Landlocked Malawi is recovering from a series of shocks including its worst-ever outbreak of cholera, a deadly cyclone, high inflation and a shortage of foreign currency caused by the rising cost of imports.
Read More: Dollar Shortage Spurs 44% Devaluation in Malawi’s Currency
Malawi is one of the world’s least-developed countries. It previously relied on donors to fund about 40% of its budget before they halted payments after a state corruption scandal dubbed “Cashgate” was exposed in 2013.
The country has also been seeking to restructure as much as $1 billion of external debt to qualify for funding from the IMF.
“Successful external debt restructuring is vital as there is no reasonable mix of adjustment and financing alone that can deliver macroeconomic stability,” IMF First Deputy Managing Director Gita Gopinath said in the statement.
The facility will unlock direct budgetary support from other international partners after a 10-year hiatus due to graft, President Lazarus Chakwera said Wednesday night in a televised address.

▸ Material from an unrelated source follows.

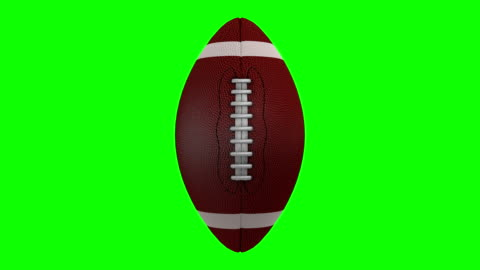 american football rotating over a chroma key background - spinning stock videos & royalty-free footage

Malawi will have to make “painful adjustments” in spending to prioritize productive areas, he said.
“This has come at a painful cost of enacting reforms in the management of our economy, our financial institutions, and our historic debt,” Chakwera said. “I know that all of you are feeling the agony of the painful corrections we have had to make in order to give our economy a fresh start.”

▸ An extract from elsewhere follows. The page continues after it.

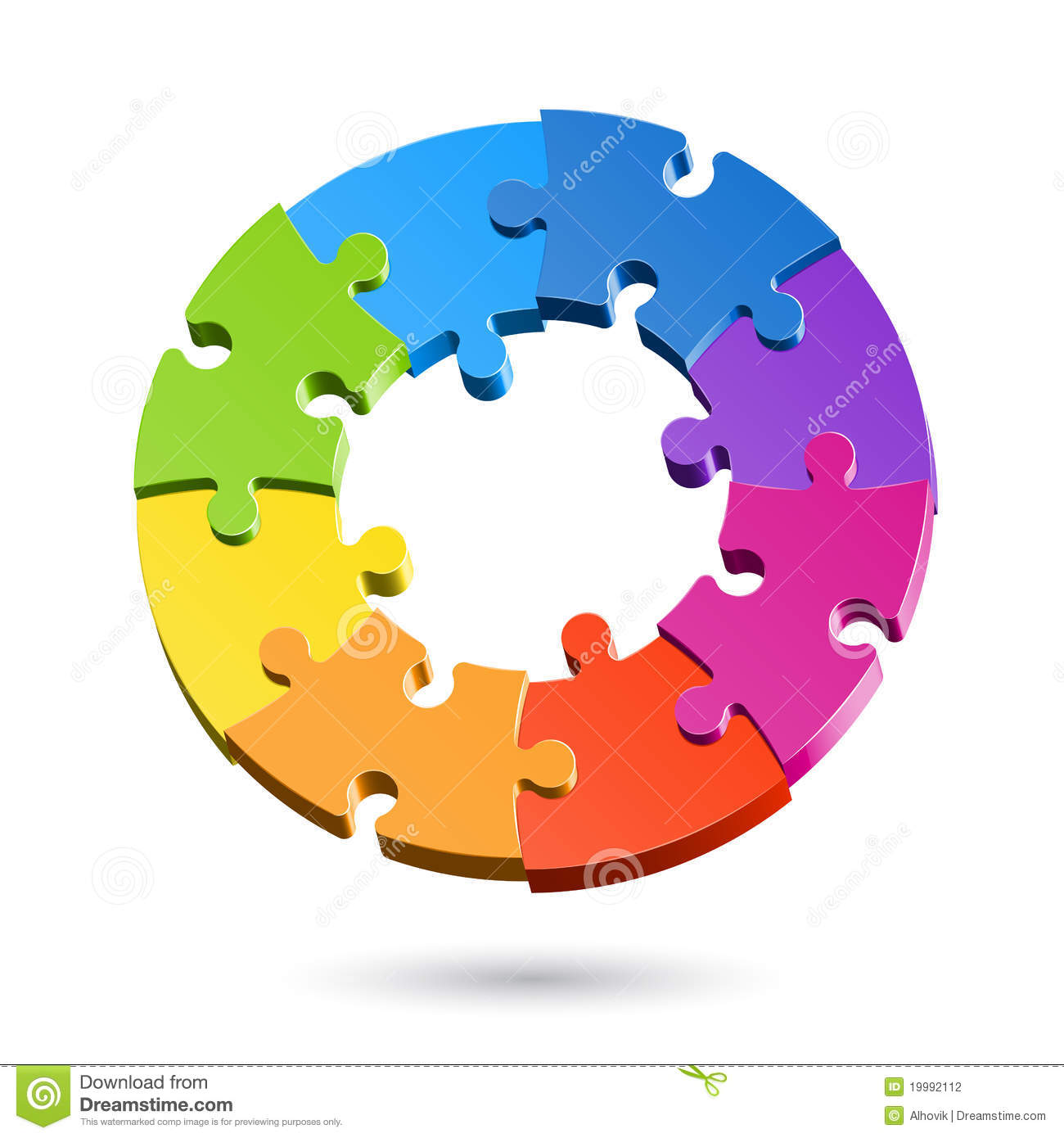 Jigsaw Puzzle Wheel Stock Photography - Image: 19992112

Chakwera canceled his foreign travel plans to the end of the fiscal year and ordered members of his cabinet currently abroad on public-funded trips to return. The president also directed the finance minister in a mid-year budget review due tomorrow to make provisions to cushion small businesses and make “reasonable” wage increases for government workers.
“I have also directed him to review the Pay As You Earn income tax and incorporate a reduced percentage in the new budget he presents to parliament in a few months so that workers whose incomes have lost value in the devaluation are helped with a lower tax burden,” the president said.